Mayor Tom Bradley today ordered an emergency citywide ban on hosing of driveways and midday lawn watering as part of a crash water conservation plan to prevent overflows from the troubled Los Angeles sewer system.
Restaurants in Los Angeles would be forbidden from serving water to patrons who do not ask for it and the use of water in decorative fountains would be banned unless the water is recycled.
The mayor also proposed a cap on new construction in Los Angeles and said he would seek similar controls on development in the 30 independent cities and unincorporated areas that use the Los Angeles sewer system.
In three cities that now generate more sewage than their contracts allow--Santa Monica, Burbank and San Fernando--Los Angeles will try to force a moratorium on all new growth, Bradley said.
'An Aggressive Program'
"It's a bold program, it's an aggressive program, yet it's a prudent program and one I think we can all live with," Bradley said at a news conference with state Assemblyman Tom Hayden (D-Santa Monica), a past critic of the mayor who said he fully supports Bradley's plan.
City Council approval is needed for some of the steps sought by the mayor, but the city's attorneys were still trying to decide this afternoon how much authority Bradley needs to put his plan in effect.
The conservation measures, similar to those imposed during a severe drought in the Western states in 1977 and '78, are designed to reduce the flow of waste through the sewers to the Hyperion treatment plant near El Segundo.
Capacity Load Feared
City engineers fear that Hyperion and two other treatment plants that share the sewage load will come perilously close to capacity before 1991 if water use in the Los Angeles Basin continues to increase.
In 1991, city engineers said, an expansion of the Tillman treatment plant in Van Nuys that will forestall the threat of overflows will be finished.
Meanwhile, limits on new construction in Los Angeles would be imposed by the director of building and safety if it appears that sewage flow in any single month continues to increase faster than the system can handle it.
The Board of Public Works, appointed by Bradley, would have the power to impose even stricter controls on growth if city engineers considered them necessary.
Priority for Housing
In months when the city stops issuing building permits, priority will be given to housing projects for low- and middle-income residents over new office buildings and industries, Bradley said.

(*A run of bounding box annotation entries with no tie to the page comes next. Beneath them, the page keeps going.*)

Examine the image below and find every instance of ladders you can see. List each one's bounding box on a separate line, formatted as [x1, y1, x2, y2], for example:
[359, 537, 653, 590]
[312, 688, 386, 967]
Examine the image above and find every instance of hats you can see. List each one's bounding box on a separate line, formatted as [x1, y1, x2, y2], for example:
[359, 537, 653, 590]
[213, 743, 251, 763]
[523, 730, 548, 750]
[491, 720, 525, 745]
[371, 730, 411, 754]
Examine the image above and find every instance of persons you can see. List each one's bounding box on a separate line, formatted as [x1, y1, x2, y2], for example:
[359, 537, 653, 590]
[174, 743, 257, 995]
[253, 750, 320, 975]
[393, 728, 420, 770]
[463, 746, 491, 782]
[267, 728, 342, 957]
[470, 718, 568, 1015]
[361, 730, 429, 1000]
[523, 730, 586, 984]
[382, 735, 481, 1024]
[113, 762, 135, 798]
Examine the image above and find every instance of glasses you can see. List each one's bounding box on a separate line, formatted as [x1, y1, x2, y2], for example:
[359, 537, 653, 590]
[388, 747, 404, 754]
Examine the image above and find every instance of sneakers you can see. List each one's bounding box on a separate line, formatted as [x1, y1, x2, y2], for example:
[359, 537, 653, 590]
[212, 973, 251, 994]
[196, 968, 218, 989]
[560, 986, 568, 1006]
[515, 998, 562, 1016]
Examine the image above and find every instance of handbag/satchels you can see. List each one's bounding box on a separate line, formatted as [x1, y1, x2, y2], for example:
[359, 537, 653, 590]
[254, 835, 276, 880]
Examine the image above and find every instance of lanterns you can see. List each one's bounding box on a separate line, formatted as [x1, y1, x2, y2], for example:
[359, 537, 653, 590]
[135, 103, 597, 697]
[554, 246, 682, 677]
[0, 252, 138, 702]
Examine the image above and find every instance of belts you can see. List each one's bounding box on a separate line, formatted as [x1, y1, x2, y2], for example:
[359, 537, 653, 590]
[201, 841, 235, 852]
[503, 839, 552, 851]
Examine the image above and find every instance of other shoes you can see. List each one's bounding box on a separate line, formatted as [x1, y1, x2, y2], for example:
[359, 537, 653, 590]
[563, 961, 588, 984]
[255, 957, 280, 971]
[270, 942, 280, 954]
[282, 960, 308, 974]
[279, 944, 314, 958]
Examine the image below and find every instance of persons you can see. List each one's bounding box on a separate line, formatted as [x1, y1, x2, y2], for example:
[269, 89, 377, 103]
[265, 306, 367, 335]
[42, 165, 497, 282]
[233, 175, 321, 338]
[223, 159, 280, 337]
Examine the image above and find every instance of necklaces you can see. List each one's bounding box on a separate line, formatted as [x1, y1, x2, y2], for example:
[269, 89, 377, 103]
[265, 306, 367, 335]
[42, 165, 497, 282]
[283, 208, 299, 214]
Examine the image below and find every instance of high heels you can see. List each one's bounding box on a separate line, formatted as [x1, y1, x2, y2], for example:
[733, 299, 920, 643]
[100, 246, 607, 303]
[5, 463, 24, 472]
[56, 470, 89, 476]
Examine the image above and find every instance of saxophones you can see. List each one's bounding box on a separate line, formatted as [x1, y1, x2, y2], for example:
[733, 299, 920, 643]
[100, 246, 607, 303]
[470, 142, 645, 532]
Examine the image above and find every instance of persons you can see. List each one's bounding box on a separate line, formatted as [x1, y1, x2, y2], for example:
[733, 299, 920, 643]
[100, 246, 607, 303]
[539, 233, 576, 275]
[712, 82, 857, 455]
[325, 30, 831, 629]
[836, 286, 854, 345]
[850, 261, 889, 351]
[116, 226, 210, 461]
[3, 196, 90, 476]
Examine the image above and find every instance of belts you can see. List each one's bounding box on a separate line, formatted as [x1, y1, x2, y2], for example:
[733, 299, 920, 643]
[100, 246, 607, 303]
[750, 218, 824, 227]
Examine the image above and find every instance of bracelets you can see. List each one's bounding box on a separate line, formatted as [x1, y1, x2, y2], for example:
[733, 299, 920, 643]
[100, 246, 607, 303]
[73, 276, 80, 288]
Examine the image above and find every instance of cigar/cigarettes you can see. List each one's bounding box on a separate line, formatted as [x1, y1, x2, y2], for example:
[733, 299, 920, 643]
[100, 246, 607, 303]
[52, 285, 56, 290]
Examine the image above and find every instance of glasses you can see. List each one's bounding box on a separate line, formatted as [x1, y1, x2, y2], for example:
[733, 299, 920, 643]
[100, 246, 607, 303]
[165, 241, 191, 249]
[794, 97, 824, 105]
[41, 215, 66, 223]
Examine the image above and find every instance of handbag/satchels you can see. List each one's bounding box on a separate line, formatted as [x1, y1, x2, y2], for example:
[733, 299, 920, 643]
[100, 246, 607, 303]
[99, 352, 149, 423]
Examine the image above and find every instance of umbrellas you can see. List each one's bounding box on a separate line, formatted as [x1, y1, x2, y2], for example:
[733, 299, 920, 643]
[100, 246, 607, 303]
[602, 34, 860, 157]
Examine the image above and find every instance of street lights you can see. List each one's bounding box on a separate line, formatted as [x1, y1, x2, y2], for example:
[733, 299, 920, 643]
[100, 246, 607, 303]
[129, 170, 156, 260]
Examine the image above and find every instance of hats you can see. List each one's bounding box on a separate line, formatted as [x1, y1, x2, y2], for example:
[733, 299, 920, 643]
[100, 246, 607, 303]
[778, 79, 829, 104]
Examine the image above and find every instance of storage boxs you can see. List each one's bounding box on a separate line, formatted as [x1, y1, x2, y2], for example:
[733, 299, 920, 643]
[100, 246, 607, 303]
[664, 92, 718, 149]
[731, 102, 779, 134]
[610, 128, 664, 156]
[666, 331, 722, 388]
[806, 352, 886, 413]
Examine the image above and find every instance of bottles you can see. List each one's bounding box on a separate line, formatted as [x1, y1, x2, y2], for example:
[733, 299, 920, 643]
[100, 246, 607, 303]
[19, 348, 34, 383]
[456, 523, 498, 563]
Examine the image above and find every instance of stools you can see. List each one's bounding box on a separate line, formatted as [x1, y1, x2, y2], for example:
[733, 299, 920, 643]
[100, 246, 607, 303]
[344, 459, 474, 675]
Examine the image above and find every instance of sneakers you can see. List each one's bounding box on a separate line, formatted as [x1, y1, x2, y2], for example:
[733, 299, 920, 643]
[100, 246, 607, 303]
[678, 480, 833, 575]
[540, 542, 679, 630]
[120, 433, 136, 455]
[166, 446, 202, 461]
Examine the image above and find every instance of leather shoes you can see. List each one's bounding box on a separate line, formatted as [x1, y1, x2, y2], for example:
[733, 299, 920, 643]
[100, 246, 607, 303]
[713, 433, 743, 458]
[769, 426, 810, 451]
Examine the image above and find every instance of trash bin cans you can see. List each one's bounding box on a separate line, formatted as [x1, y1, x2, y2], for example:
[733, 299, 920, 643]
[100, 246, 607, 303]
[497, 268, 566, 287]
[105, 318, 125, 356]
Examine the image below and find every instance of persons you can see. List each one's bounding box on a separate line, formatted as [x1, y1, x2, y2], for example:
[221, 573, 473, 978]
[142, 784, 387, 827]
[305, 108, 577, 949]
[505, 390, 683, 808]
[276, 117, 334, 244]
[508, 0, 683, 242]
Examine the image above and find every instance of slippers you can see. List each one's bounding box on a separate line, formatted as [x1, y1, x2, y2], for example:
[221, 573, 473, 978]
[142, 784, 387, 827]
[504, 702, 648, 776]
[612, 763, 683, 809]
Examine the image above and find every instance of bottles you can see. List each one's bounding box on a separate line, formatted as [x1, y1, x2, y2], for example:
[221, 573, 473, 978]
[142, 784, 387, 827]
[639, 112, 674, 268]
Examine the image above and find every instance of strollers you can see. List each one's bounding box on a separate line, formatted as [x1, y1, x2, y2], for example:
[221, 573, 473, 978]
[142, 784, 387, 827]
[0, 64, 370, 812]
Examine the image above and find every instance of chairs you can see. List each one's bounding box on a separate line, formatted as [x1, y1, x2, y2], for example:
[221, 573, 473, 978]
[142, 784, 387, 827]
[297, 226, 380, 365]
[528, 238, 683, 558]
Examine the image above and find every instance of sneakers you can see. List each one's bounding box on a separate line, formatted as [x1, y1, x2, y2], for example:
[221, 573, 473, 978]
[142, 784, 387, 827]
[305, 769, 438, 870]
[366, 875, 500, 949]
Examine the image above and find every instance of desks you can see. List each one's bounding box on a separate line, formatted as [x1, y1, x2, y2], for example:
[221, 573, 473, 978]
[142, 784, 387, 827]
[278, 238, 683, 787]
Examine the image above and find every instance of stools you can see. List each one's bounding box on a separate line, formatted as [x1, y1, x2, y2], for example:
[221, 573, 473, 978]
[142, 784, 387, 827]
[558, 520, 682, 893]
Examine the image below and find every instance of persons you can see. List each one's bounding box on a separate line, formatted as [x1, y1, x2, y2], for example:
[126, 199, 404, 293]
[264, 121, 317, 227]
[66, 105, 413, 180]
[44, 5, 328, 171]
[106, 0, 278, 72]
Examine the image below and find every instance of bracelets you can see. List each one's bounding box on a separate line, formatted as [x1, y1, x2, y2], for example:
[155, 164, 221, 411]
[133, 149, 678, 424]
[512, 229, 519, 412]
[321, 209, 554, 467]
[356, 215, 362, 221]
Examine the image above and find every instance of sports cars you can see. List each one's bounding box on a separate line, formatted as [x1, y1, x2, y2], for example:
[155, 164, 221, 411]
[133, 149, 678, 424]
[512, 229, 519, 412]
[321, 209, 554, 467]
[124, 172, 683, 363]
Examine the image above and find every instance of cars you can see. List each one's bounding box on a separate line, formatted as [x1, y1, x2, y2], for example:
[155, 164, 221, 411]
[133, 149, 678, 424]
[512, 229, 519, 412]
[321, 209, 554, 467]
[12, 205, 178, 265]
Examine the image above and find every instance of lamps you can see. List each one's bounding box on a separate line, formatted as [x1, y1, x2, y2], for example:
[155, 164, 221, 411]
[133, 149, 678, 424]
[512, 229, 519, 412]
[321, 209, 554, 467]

He said the city would also require all office buildings, apartments and industrial plants to have special water-saving devices installed within six months or face a surcharge on their water bills.
Owners of single-family homes would be ordered to install low-flow shower heads and devices that reduce water flow through toilets. A city ordinance already requires such devices before a home can be sold.
Hayden announced simultaneously that he is dropping plans to qualify a citywide referendum to force Los Angeles to reduce the sewage it generates.